The Kikka project is making progress once again, but it reflects the deteriorating war situation. Compared to the German Me-262, the Japanese Kikka's airframe is noticeably smaller and more conventional in design, with straight (rather than swept) wings and tail surfaces. The triangular fuselage cross section, characteristic of the German design, is less pronounced, due to smaller fuel tanks. The main landing gear of the Kikka is taken from the A6M "Zeke" and the nose wheel from the tail of a Yokosuka P1Y Ginga ("Milky Way") bomber.

30 June 1945:
The first prototype commences ground tests at the Nakajima factory. In July, it is dismantled and delivered to Kisarazu Naval Airfield where it is re-assembled and prepared for flight testing.

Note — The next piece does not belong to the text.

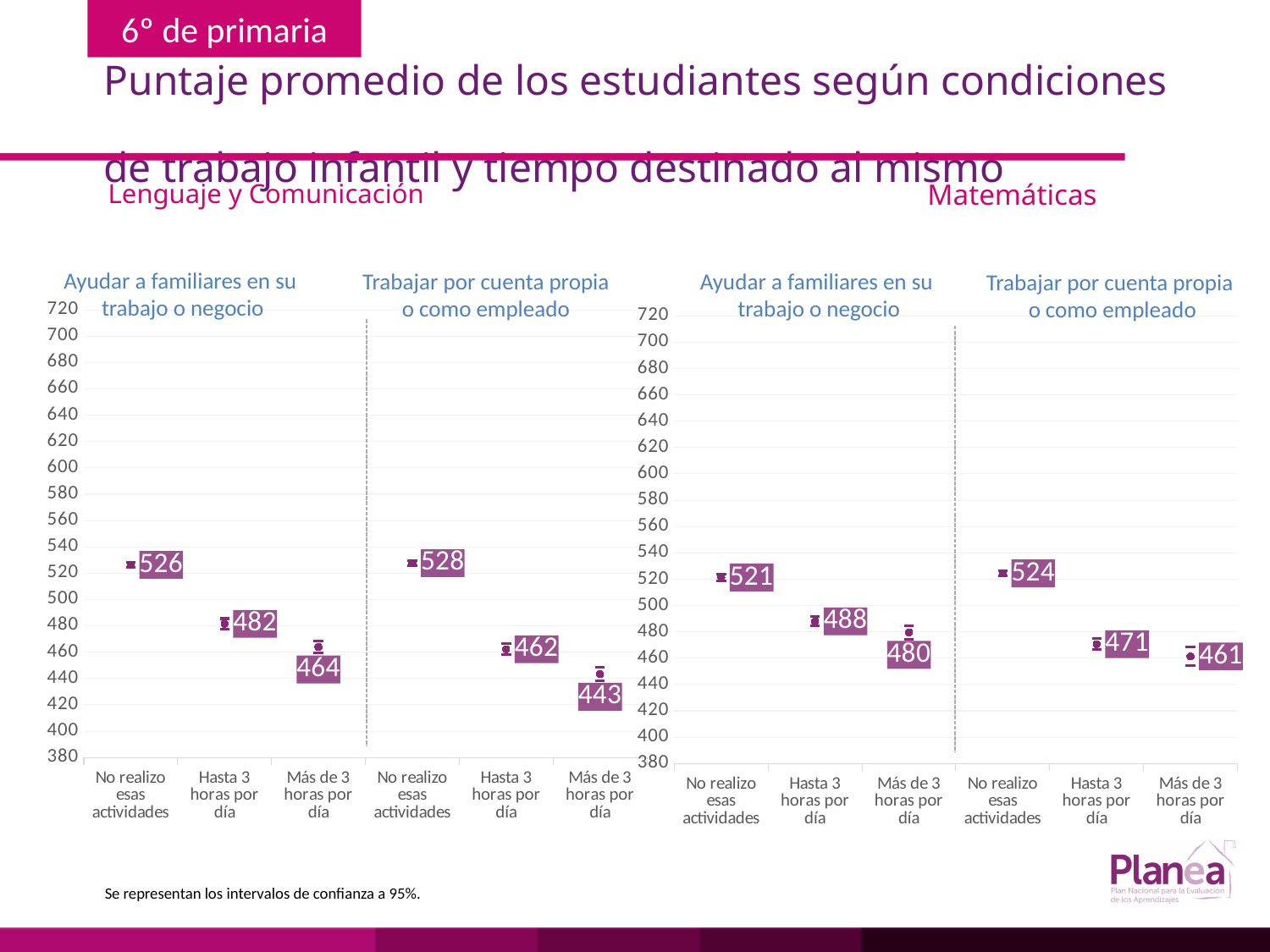
In the Lenguaje y Comunicación chart, do the scores rise or fall as the hours spent helping family members increase? Fall In the Matemáticas chart, what is the difference between the score for students who do not work on their own (524) and those who work more than 3 hours per day (461)? 63 In the Matemáticas chart, which category has the highest average score? No realizo esas actividades (Trabajar por cuenta propia o como empleado) In the Matemáticas chart, what is the average score for students who work on their own or as employees up to 3 hours per day? 471 In the Lenguaje y Comunicación chart, what is the average score for students who do not help family members in their work or business ("No realizo esas actividades" under "Ayudar a familiares en su trabajo o negocio")? 526 In the Lenguaje y Comunicación chart, which category has the lowest average score? Más de 3 horas por día (Trabajar por cuenta propia o como empleado) In the Lenguaje y Comunicación chart, what is the difference between the score for students who do not help family members (526) and those who help more than 3 hours per day (464)? 62 In the Lenguaje y Comunicación chart, what is the average score for students who work on their own or as employees more than 3 hours per day? 443 What does the note at the bottom of the slide say is represented in the charts? Los intervalos de confianza a 95% In the Matemáticas chart, what is the average score for students who help family members up to 3 hours per day? 488 In the Matemáticas chart, which is larger: the score for helping family members more than 3 hours per day or the score for working on one's own more than 3 hours per day? Helping family members more than 3 hours per day (480) How many data points are plotted in the Matemáticas chart? 6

Kisarazu Naval Airfield - Ground crews ready prototype Kikka for flight test.

6 August 1945:
Colonel (later BrigGen) Paul Tibbets' Boeing B-29 Superfortress heavy bomber "Enola Gay" drops "Little Boy", the first atomic bomb, on Hiroshima, Japan. The explosion wipes out 90 percent of the city and immediately kills about 80,000 people; tens of thousands more later die of radiation exposure.

7 August 1945:
LtCdr Takaoka Susumu pilots the Kikka's first 20-minute test flight. The aircraft performs well, the only concern being the length of the takeoff run.

9 August 1945:
Major (later MajGen, MA NatlGuard) Charles W. Sweeney's B-29 "Bockscar" drops "Fat Man", the second atomic bomb, on Nagasaki killing between 80,000 and 100,000 people.

11 August 1945:
For the Kikka's second test flight, rocket assisted take off (RATO) units are fitted to the aircraft. The pilot is uneasy about the angle at which the rocket tubes are set. With no time to correct this, it is decided to simply reduce thrust of the rockets from 800 kg to only 400 kg. Four seconds into take off the RATO is actuated. It immediately jolts the aircraft back onto its tail leaving the pilot with no effective tail control. After its nine-second burning time, the RATO runs out, the nose comes down and the nose wheel contacts the runway resulting in a sudden deceleration. Since both engines are functioning normally, the pilot opts to abort take off. While he fights to brake the aircraft and perform a ground loop, the Kikka runs over a drainage ditch which catches its tricycle landing gear and tears it off. The aircraft continues to skid forward and stops short of the water's edge.

15 August 1945:
Before the Kikka can be repaired, the Emperor and Japan unconditionally surrender. All work on the Kikka ceases. At this time, the second prototype is near completion and Nakajima has 23 more airframes under construction.

Aircraft under construction at Nakajima plant, 1945 - foreground-Kikka
jets, background-G8N Renzan heavy bombers.
  Kikka beneath B-29 "Enola Gay" at Stephen F. Udvar-Hazy Center,
Chantilly, VA.

Authors Notes:
[1] The Kikka is often identified as the Nakajima J9N1, or occasionally J9Y, which is incorrect. Like other Japanese aircraft intended for use in suicide missions, it received only a name.

[2] Although the Kikka resembled the Me-262 in layout and shape, the Japanese jet was considerably smaller and slower. For example, the Kikka's wingspan was 32' 10" while the Me-262's was 41' 6" and the Kikka's length was just 26' 8" vs. the Me-262's 34' 9". Fully loaded, the Kikka’s maximum speed was 432 mph vs. the fully loaded Me-262's maximum speed of 540 mph.